START RECORD EXTRACTS

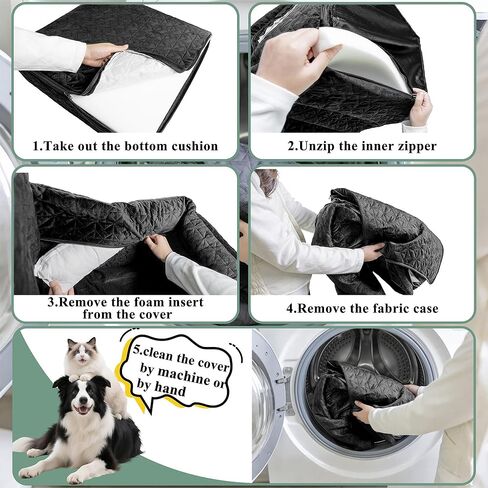 1.Take out the bottom cushion

2.Unzip the inner zipper

3.Remove the foam insert from the cover

4.Remove the fabric case

5.clean the cover by machine or by hand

END RECORD EXTRACTS

**PROBLEM STATEMENT**
Write every record out again exactly; no pictures belong in the copy.

**RESPONSE FOR THIS EXERCISE**
 1.Take out the bottom cushion

2.Unzip the inner zipper

3.Remove the foam insert from the cover

4.Remove the fabric case

5.clean the cover by machine or by hand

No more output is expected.